A recent study by the Institute for the Fiduciary Standard found that 85% of the country's more than 80,000 CFPs are brokers who take some commission income. Only 15% are fee-only planners.

Commissions pose a well-known conflict-of-interest risk for advisors, who can be tempted to place the lure of that income over their clients' best financial interest.

While the board tells the public — as Keller puts it in the video — that "our high ethical standards distinguish CFP certification" from other players in the financial services industry, nowhere does the board warn the public about the potential risks posed by brokers' commission income.

As a result, over the years, critics have accused the board of perpetuating a fraud on the public.

"There are conflicts of interest associated with every compensation structure," Drummond emailed in response to this allegation. "CFP professionals have a wide-variety of compensation models for their services, including fee-only, fee and commission and commission-only. The CFP Board is compensation and business model neutral.
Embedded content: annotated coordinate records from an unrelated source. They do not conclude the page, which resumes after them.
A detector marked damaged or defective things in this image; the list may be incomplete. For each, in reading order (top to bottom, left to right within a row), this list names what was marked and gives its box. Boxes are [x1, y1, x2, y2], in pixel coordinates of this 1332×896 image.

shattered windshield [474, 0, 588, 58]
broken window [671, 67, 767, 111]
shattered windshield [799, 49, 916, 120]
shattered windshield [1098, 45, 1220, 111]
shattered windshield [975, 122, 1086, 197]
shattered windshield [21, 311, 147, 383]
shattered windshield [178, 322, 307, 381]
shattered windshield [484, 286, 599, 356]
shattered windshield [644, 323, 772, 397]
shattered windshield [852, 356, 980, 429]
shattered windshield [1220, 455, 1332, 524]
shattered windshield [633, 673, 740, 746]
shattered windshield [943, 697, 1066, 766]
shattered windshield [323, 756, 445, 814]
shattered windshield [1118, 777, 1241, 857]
What is important is for financial planners to place their clients' interests first, fully disclose material conflicts of interest, obtain informed consent and properly manage the conflict."

Commissioners include former CFP Board Chairman Blaine Aikin, a fiduciary consultant to wirehouses; former NAPFA head and current CFP Board director Linda Leitz; Pat Daxon, a Raymond James vice president; lawyer Fred Reish of Drinker, Biddle & Reath; Peter Richardson, the assistant general counsel at Northwestern Mutual; and Kevin Ruth, head of wealth management at Fidelity Investments.

One of the new commissioners, Randy Gardner, a CFP in Laguna Beach, California, says he's not sure what the work will entail because the board has yet to let him know.

"They asked me to be involved. They told me it's about the fiduciary standard, something I feel strongly about," Gardner says, adding that was enough for him to sign on.

In questioning the impetus for the commission, Fernandez says she'd just like to understand its true goal.

"Maybe this is really trying to impress upon the industry what a real code of ethics should be," she says. "There certainly has been room for interpretation."